Kian Khattibi was misidentified as the perpetrator of a vicious assault in Westchester and served nine years. In fact, his brother committed the crime. His story was previously featured in The Guardian. He has been free for a year and a half.
In that time, he completed an Associate’s degree at Westchester Community College, and is currently matriculated at New York University on a substantial, partial scholarship. He is majoring in Media, Culture, and Communication. The balance of his tuition is covered by student loans he can ill afford.
Khattibi knows that ex-cons who lack higher education and/ or work experience have dim prospects of finding employment. He wonders how he will be able to make ends meet to pursue a Masters degree.
The gap in his life repeatedly causes awkward moments with strangers. He shared with The Guardian how people unaware of his story wonder why, as a man in his early thirties, he is only now beginning higher education. He said: “It seems counterproductive or inappropriate to respond to people’s surprise or inquiry by stating ‘hi, nice to meet you, I was in prison during my whole twenties.’” Such encounters repeatedly provoke deep feelings of frustration and anger at having been wrongfully convicted. But for this injustice, and the vital years lost, his career would be well established by now.
Khattibi did well in prison education courses, and counts his blessings, but wonders “what kind of position other exonerees are in who are not so lucky to have a good GPA or schools helping them out?”
Bermudez and Khattibi illustrate the urgent need for remedial legislation to help the wrongfully convicted.
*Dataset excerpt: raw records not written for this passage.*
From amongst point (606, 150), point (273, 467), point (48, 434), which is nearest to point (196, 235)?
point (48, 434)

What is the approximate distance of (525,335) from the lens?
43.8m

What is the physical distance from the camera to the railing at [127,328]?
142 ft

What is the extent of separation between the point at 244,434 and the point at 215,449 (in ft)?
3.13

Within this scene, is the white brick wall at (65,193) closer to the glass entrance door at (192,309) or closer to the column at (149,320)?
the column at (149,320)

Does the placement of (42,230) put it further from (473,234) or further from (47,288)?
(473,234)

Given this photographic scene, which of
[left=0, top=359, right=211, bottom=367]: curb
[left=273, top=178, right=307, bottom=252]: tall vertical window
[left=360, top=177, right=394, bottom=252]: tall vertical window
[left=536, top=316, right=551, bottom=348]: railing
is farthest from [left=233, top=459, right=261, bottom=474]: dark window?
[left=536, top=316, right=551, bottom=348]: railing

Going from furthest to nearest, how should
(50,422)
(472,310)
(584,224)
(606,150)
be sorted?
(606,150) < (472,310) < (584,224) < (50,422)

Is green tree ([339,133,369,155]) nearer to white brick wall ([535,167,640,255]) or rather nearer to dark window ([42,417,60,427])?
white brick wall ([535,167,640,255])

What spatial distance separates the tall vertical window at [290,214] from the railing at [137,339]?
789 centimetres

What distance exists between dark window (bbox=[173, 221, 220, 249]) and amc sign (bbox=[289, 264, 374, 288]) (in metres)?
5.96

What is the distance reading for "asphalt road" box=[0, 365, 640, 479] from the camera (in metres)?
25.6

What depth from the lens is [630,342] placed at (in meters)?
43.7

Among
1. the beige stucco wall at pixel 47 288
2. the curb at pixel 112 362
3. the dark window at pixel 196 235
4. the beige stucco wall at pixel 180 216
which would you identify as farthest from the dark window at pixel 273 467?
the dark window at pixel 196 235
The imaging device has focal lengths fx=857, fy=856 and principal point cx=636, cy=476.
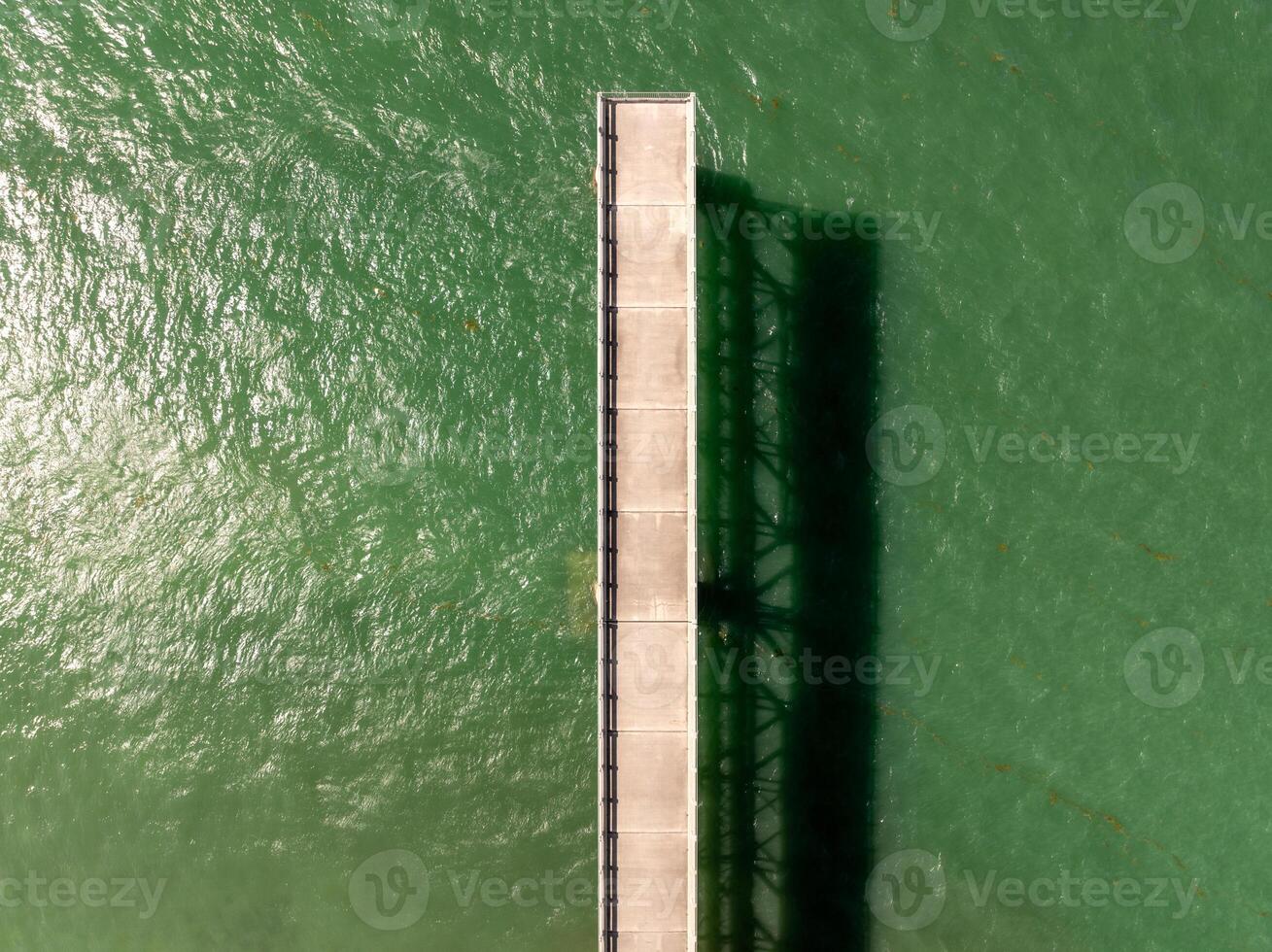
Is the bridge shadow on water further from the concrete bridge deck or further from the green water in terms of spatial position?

All are in need of financial assistance, scholarship funds, housing, mental health services, assistance with technology and worker retraining. Providing such funds is both a moral imperative and a practical necessity.
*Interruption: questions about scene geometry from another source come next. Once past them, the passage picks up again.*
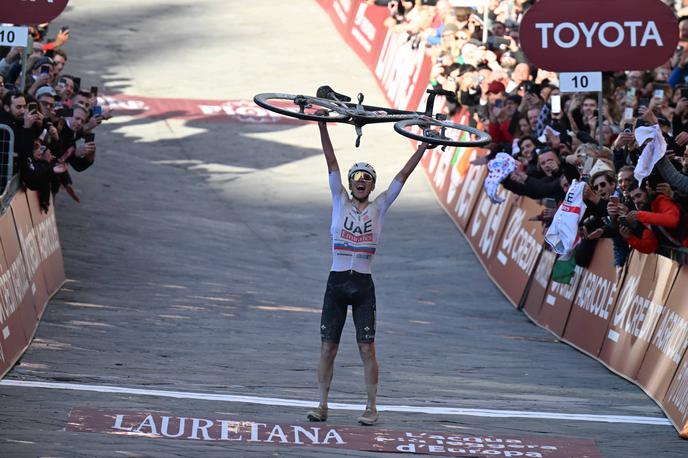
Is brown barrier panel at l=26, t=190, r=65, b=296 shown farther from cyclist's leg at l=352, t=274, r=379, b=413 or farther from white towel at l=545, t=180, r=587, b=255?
cyclist's leg at l=352, t=274, r=379, b=413

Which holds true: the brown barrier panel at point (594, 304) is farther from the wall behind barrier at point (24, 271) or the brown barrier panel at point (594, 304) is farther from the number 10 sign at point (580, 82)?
the wall behind barrier at point (24, 271)

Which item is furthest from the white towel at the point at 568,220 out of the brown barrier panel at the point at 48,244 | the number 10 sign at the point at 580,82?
the brown barrier panel at the point at 48,244

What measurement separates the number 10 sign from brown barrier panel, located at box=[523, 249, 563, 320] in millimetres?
2831

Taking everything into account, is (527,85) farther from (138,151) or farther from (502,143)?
(138,151)

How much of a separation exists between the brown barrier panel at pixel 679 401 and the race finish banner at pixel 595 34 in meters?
4.39

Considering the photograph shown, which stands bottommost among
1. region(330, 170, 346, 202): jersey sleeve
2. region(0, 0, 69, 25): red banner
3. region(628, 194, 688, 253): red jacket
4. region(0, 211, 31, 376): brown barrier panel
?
region(0, 211, 31, 376): brown barrier panel

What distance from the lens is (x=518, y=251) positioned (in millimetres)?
20578

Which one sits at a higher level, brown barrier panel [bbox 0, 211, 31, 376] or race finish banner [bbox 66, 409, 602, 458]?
race finish banner [bbox 66, 409, 602, 458]

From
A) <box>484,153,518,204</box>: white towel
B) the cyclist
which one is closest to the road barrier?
<box>484,153,518,204</box>: white towel

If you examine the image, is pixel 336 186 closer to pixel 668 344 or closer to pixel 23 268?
pixel 668 344

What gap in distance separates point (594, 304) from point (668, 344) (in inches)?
115

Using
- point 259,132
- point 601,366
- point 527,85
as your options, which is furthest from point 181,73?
point 601,366

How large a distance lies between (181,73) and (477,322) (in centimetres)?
1876

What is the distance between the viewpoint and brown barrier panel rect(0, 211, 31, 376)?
13398mm
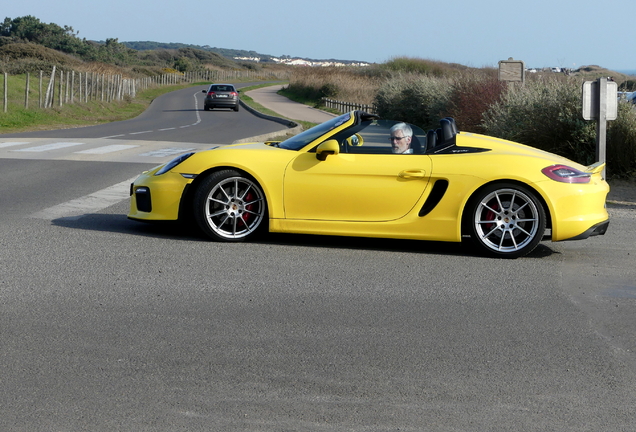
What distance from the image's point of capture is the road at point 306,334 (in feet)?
12.1

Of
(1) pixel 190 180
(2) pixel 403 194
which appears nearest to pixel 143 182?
(1) pixel 190 180

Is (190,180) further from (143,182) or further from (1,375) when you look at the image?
(1,375)

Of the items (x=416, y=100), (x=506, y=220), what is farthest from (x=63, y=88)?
(x=506, y=220)

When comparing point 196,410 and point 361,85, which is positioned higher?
point 361,85

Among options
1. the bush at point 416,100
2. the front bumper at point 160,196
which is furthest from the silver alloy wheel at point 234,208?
the bush at point 416,100

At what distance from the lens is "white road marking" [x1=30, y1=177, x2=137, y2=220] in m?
9.01

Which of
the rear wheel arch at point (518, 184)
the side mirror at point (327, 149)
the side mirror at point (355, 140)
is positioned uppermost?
the side mirror at point (355, 140)

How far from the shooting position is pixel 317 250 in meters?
7.49

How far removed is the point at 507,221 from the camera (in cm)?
730

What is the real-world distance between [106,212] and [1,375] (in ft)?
17.9

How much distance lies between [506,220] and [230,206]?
2528mm

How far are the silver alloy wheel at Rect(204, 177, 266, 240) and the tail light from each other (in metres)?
2.61

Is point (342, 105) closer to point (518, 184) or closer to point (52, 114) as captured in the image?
point (52, 114)

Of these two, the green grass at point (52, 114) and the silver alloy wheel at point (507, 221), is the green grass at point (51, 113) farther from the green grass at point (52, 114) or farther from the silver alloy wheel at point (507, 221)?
the silver alloy wheel at point (507, 221)
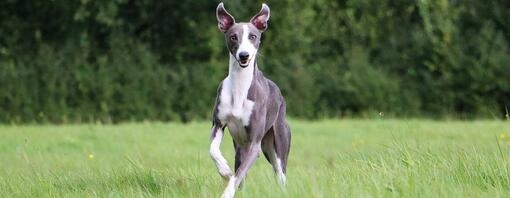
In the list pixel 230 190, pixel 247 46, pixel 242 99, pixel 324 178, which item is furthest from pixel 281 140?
pixel 230 190

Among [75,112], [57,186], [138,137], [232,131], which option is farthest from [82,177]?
[75,112]

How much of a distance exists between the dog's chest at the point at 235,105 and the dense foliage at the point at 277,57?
49.5 ft

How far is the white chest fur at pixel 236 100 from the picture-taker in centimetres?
700

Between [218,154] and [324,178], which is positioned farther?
[218,154]

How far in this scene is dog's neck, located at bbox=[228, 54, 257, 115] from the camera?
700cm

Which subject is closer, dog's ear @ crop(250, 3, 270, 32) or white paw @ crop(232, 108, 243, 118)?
white paw @ crop(232, 108, 243, 118)

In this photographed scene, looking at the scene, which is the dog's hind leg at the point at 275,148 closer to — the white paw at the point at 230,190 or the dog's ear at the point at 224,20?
the dog's ear at the point at 224,20

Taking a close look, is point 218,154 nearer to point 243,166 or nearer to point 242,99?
point 243,166

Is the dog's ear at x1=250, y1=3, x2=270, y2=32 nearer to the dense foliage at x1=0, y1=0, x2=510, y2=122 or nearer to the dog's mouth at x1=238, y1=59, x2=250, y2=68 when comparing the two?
the dog's mouth at x1=238, y1=59, x2=250, y2=68

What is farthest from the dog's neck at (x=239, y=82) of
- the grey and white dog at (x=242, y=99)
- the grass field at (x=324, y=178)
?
the grass field at (x=324, y=178)

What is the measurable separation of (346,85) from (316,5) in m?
2.12

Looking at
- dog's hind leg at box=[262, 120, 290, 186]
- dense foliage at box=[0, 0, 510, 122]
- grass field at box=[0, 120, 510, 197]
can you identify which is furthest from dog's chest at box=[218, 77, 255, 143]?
dense foliage at box=[0, 0, 510, 122]

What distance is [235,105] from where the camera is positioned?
275 inches

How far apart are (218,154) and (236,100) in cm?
48
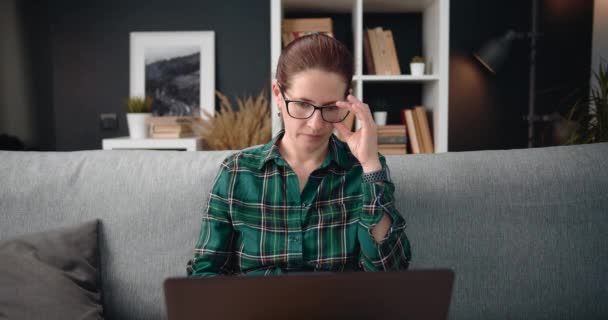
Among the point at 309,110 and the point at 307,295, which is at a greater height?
the point at 309,110

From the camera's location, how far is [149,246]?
1349mm

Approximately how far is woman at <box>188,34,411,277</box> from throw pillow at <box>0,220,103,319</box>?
0.31 m

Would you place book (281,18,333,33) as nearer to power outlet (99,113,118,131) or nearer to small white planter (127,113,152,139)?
small white planter (127,113,152,139)

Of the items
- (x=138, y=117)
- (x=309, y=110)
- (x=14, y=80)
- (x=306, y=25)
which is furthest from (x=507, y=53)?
(x=14, y=80)

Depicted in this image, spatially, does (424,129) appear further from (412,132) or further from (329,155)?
(329,155)

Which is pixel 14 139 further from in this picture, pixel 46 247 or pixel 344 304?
pixel 344 304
Jeffrey Deskovic, Esq, MA, is an internationally recognized wrongful conviction expert and founder of The Jeffrey Deskovic Foundation for Justice, which has freed 9 wrongfully convicted people and helped pass 3 laws aimed at preventing wrongful conviction. Jeff is an advisory board member of It Could Happen To You, which has chapters in CA, NY, and PA. He serves on the Global Advisory Council for Restorative Justice International, and is a sometimes co-host and co-producer of the show, “360 Degrees of Success.” Jeff was exonerated after 16 years in prison-from age 17-32- before DNA exonerated him and identified the actual perpetrator. A short documentary about his life is entitled “Conviction“, and episode 1 of his story in Virtual Reality is called, “Once Upon A Time In Peekskill“. Jeff has a Masters Degree from the John Jay College of Criminal Justice, with his thesis written on wrongful conviction causes and reforms needed to address them, and a law degree from the Elisabeth Haub School of Law at Pace University. Jeff is now a practicing attorney.